DATASET ENTRIES
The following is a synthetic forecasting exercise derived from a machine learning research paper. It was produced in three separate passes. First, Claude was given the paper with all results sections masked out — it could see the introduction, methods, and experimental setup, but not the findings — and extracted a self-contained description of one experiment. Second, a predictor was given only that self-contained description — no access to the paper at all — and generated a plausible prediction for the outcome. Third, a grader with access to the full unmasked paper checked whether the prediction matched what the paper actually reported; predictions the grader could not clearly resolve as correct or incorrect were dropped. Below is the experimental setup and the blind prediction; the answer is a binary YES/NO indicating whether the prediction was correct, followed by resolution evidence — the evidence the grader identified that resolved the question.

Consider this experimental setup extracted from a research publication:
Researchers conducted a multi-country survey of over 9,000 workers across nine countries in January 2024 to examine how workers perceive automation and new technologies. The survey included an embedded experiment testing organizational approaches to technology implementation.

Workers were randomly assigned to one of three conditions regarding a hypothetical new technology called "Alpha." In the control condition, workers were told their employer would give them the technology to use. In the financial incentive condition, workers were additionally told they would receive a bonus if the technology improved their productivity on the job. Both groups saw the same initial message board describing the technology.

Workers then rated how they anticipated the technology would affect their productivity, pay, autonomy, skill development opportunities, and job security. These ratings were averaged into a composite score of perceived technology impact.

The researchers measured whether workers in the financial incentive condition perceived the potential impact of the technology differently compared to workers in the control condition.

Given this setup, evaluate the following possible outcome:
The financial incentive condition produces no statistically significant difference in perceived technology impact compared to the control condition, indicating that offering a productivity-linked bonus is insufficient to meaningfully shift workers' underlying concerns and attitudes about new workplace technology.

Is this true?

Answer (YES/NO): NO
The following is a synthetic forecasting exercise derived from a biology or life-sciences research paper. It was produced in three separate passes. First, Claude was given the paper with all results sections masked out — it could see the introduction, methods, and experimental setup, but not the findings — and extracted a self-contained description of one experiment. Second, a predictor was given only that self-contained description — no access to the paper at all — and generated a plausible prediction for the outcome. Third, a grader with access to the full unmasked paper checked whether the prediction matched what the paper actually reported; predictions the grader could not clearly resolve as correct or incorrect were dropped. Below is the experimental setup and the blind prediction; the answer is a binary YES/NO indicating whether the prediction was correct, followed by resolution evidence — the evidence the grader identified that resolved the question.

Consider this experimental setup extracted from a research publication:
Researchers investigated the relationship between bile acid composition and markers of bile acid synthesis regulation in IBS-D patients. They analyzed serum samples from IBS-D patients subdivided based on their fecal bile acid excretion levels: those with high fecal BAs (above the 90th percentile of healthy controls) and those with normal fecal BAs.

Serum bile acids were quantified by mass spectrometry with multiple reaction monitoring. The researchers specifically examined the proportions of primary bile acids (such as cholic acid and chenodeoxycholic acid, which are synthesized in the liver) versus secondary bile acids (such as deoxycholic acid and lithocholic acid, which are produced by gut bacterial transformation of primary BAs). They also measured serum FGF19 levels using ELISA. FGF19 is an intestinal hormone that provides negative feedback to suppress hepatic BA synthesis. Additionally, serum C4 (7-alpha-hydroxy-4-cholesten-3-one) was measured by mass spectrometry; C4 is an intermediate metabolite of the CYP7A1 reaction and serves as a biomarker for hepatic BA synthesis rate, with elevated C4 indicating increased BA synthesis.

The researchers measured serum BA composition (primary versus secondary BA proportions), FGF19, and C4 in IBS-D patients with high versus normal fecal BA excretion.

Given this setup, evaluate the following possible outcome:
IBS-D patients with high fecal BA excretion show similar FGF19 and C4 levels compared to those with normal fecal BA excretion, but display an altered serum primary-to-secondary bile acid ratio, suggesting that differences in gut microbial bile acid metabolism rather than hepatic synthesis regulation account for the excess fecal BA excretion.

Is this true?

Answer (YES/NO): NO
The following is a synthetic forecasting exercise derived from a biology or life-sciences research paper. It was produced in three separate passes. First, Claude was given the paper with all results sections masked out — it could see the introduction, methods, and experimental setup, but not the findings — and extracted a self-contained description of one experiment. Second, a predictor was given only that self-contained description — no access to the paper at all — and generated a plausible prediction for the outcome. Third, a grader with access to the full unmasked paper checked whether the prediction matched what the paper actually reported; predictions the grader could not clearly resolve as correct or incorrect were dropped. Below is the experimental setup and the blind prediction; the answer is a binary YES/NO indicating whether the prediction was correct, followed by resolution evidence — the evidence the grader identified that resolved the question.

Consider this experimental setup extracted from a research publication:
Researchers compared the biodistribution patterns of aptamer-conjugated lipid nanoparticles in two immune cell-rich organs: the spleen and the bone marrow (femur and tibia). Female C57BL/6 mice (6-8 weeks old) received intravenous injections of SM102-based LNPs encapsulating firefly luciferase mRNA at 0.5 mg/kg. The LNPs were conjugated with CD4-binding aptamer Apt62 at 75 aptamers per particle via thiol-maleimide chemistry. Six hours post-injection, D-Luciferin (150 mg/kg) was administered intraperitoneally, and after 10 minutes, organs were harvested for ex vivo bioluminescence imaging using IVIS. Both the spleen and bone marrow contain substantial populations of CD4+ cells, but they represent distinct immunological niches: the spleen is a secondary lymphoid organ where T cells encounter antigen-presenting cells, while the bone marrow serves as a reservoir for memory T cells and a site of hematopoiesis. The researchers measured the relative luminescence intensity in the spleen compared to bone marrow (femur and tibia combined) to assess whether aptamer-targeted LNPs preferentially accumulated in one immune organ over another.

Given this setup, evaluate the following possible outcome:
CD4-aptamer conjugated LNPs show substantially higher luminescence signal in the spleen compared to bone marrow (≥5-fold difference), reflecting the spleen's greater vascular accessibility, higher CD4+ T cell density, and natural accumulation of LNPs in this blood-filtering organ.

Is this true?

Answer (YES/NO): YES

PROBLEM TO WORK ON
Reproduce every line above. Keep it exact.

RESPONSE TO THE TASK
The following is a synthetic forecasting exercise derived from a machine learning research paper. It was produced in three separate passes. First, Claude was given the paper with all results sections masked out — it could see the introduction, methods, and experimental setup, but not the findings — and extracted a self-contained description of one experiment. Second, a predictor was given only that self-contained description — no access to the paper at all — and generated a plausible prediction for the outcome. Third, a grader with access to the full unmasked paper checked whether the prediction matched what the paper actually reported; predictions the grader could not clearly resolve as correct or incorrect were dropped. Below is the experimental setup and the blind prediction; the answer is a binary YES/NO indicating whether the prediction was correct, followed by resolution evidence — the evidence the grader identified that resolved the question.

Consider this experimental setup extracted from a research publication:
Researchers conducted a multi-country survey of over 9,000 workers across nine countries in January 2024 to examine how workers perceive automation and new technologies. The survey included an embedded experiment testing organizational approaches to technology implementation.

Workers were randomly assigned to one of three conditions regarding a hypothetical new technology called "Alpha." In the control condition, workers were told their employer would give them the technology to use. In the financial incentive condition, workers were additionally told they would receive a bonus if the technology improved their productivity on the job. Both groups saw the same initial message board describing the technology.

Workers then rated how they anticipated the technology would affect their productivity, pay, autonomy, skill development opportunities, and job security. These ratings were averaged into a composite score of perceived technology impact.

The researchers measured whether workers in the financial incentive condition perceived the potential impact of the technology differently compared to workers in the control condition.

Given this setup, evaluate the following possible outcome:
The financial incentive condition produces no statistically significant difference in perceived technology impact compared to the control condition, indicating that offering a productivity-linked bonus is insufficient to meaningfully shift workers' underlying concerns and attitudes about new workplace technology.

Is this true?

Answer (YES/NO): NO
The following is a synthetic forecasting exercise derived from a biology or life-sciences research paper. It was produced in three separate passes. First, Claude was given the paper with all results sections masked out — it could see the introduction, methods, and experimental setup, but not the findings — and extracted a self-contained description of one experiment. Second, a predictor was given only that self-contained description — no access to the paper at all — and generated a plausible prediction for the outcome. Third, a grader with access to the full unmasked paper checked whether the prediction matched what the paper actually reported; predictions the grader could not clearly resolve as correct or incorrect were dropped. Below is the experimental setup and the blind prediction; the answer is a binary YES/NO indicating whether the prediction was correct, followed by resolution evidence — the evidence the grader identified that resolved the question.

Consider this experimental setup extracted from a research publication:
Researchers investigated the relationship between bile acid composition and markers of bile acid synthesis regulation in IBS-D patients. They analyzed serum samples from IBS-D patients subdivided based on their fecal bile acid excretion levels: those with high fecal BAs (above the 90th percentile of healthy controls) and those with normal fecal BAs.

Serum bile acids were quantified by mass spectrometry with multiple reaction monitoring. The researchers specifically examined the proportions of primary bile acids (such as cholic acid and chenodeoxycholic acid, which are synthesized in the liver) versus secondary bile acids (such as deoxycholic acid and lithocholic acid, which are produced by gut bacterial transformation of primary BAs). They also measured serum FGF19 levels using ELISA. FGF19 is an intestinal hormone that provides negative feedback to suppress hepatic BA synthesis. Additionally, serum C4 (7-alpha-hydroxy-4-cholesten-3-one) was measured by mass spectrometry; C4 is an intermediate metabolite of the CYP7A1 reaction and serves as a biomarker for hepatic BA synthesis rate, with elevated C4 indicating increased BA synthesis.

The researchers measured serum BA composition (primary versus secondary BA proportions), FGF19, and C4 in IBS-D patients with high versus normal fecal BA excretion.

Given this setup, evaluate the following possible outcome:
IBS-D patients with high fecal BA excretion show similar FGF19 and C4 levels compared to those with normal fecal BA excretion, but display an altered serum primary-to-secondary bile acid ratio, suggesting that differences in gut microbial bile acid metabolism rather than hepatic synthesis regulation account for the excess fecal BA excretion.

Is this true?

Answer (YES/NO): NO
The following is a synthetic forecasting exercise derived from a biology or life-sciences research paper. It was produced in three separate passes. First, Claude was given the paper with all results sections masked out — it could see the introduction, methods, and experimental setup, but not the findings — and extracted a self-contained description of one experiment. Second, a predictor was given only that self-contained description — no access to the paper at all — and generated a plausible prediction for the outcome. Third, a grader with access to the full unmasked paper checked whether the prediction matched what the paper actually reported; predictions the grader could not clearly resolve as correct or incorrect were dropped. Below is the experimental setup and the blind prediction; the answer is a binary YES/NO indicating whether the prediction was correct, followed by resolution evidence — the evidence the grader identified that resolved the question.

Consider this experimental setup extracted from a research publication:
Researchers compared the biodistribution patterns of aptamer-conjugated lipid nanoparticles in two immune cell-rich organs: the spleen and the bone marrow (femur and tibia). Female C57BL/6 mice (6-8 weeks old) received intravenous injections of SM102-based LNPs encapsulating firefly luciferase mRNA at 0.5 mg/kg. The LNPs were conjugated with CD4-binding aptamer Apt62 at 75 aptamers per particle via thiol-maleimide chemistry. Six hours post-injection, D-Luciferin (150 mg/kg) was administered intraperitoneally, and after 10 minutes, organs were harvested for ex vivo bioluminescence imaging using IVIS. Both the spleen and bone marrow contain substantial populations of CD4+ cells, but they represent distinct immunological niches: the spleen is a secondary lymphoid organ where T cells encounter antigen-presenting cells, while the bone marrow serves as a reservoir for memory T cells and a site of hematopoiesis. The researchers measured the relative luminescence intensity in the spleen compared to bone marrow (femur and tibia combined) to assess whether aptamer-targeted LNPs preferentially accumulated in one immune organ over another.

Given this setup, evaluate the following possible outcome:
CD4-aptamer conjugated LNPs show substantially higher luminescence signal in the spleen compared to bone marrow (≥5-fold difference), reflecting the spleen's greater vascular accessibility, higher CD4+ T cell density, and natural accumulation of LNPs in this blood-filtering organ.

Is this true?

Answer (YES/NO): YES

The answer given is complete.